On Fri, Nov 10, 2006 at 01:25:05AM -0500, Robert Boyle wrote:
> At 06:58 PM 11/9/2006, you wrote:
> >automatic systems are fine if you decide you want to do them, i was 
> >specifically responding to the author who suggested he would build 
> >the filters himself, my point was that this seemingly good intention 
> >is in fact causing real operational problems on The Internet right 
> >now as anyone receiving addresses from newly allocated blocks will attest 
> >to
> 
> Since I am the OP, I never said that filtering bogons was a miracle 
> cure all. If we put static bogon filters on customer routers, I would 
> agree that would be stupid and would cause maintenance and routing 
> problems. As an ISP several assignments from formerly bogon blocks, I 
> agree and understand your point. However, we are religious about 
> updating our bogon filters and we never block legitimate traffic or 
> announcements. Bogon filtering is just one thing among many which I 
> think should be done. Following BCP38 and filtering what comes in 
> from customers and transit/peer connections all help to ensure that 
> you aren't part of the problem to the community or to your own 
> clients. The original poster who I replied to stated that it appeared 
> that some traffic of unknown origin on a private address was being 
> routed across his network between routers and he didn't have any 
> routes for that network in his routing tables. My response was that 
> those announcements and traffic should be filtered at his edge. This 
> turned into a thread about whether filtering was a good thing or not 
> which in my mind is absurd. However, if you run a network and want to 
> accept traffic from bogon and RFC1918 space over your customer, 
> peering, and transit connections then that's your problem. I just 
> choose to not make it mine.

We may be talking at cross purposes...

BGP filtering using bogon lists affects the routes you receive and hence whether or not you are willing to send traffic TO that space.
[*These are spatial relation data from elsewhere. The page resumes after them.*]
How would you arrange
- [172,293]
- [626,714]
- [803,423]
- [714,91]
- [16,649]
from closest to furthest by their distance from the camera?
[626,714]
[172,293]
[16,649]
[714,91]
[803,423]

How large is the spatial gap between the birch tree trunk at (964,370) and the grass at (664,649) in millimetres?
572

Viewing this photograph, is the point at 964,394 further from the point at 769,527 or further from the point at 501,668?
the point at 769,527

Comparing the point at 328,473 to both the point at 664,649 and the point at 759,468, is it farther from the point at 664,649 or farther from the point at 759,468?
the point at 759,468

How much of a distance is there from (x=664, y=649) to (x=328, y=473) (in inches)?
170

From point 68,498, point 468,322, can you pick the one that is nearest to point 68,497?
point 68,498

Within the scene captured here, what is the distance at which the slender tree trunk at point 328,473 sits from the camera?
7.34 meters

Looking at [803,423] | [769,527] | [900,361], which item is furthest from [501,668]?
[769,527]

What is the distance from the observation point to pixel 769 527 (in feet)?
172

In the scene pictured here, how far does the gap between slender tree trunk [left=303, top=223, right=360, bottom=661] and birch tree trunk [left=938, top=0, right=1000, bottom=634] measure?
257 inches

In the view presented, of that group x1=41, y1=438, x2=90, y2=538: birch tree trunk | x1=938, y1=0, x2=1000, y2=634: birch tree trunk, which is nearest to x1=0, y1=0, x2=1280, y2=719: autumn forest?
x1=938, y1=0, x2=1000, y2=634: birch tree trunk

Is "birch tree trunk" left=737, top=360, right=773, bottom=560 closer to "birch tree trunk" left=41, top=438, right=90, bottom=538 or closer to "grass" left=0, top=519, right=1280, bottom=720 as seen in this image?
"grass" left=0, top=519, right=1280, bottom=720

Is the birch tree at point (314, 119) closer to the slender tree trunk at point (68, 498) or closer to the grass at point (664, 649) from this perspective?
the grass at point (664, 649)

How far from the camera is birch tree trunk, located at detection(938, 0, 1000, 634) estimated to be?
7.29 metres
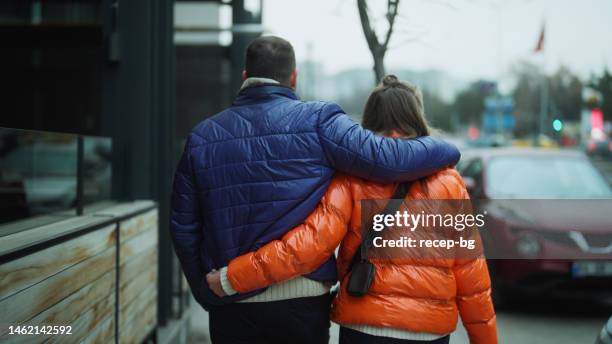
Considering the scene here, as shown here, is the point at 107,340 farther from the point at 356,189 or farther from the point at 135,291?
the point at 356,189

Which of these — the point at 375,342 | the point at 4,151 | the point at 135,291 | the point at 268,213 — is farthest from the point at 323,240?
the point at 4,151

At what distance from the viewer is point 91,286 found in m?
3.29

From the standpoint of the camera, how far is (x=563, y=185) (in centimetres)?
727

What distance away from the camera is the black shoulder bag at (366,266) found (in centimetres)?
227

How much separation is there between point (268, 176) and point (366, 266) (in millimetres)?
462

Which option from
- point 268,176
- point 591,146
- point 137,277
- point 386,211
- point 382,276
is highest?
point 268,176

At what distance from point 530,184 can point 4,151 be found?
17.4 ft

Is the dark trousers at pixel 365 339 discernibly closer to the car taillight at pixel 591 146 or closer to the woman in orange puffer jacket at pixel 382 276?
the woman in orange puffer jacket at pixel 382 276

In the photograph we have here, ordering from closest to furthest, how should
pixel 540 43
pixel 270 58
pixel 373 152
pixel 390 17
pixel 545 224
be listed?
1. pixel 373 152
2. pixel 270 58
3. pixel 390 17
4. pixel 540 43
5. pixel 545 224

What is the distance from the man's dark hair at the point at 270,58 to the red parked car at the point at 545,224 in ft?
11.6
If you want to not 'accept traffic FROM bogon and RFC1918 space' then you need to apply acls or rpf.


My issue with BGP filtering is primarily related to manually built filters, there is evidence that this practice is harmful. Whether automatically built filters is a good idea is up to you, the current feeling seems to be yes altho personally I dont implement it.

WRT acls, I would suggest any acl is a bad idea and only a dynamic system such as rpf should be used, this is because manual filters that deny bogons has the same issue as BGP filtering in that it can go stale and you drop newly allocated space. I still would advise tho that there is a lot of address space in use but ot announced on the internet, add to that the use of RFC1918 on internal network links and the potential to break things such as pmtu by dropping icmps is real.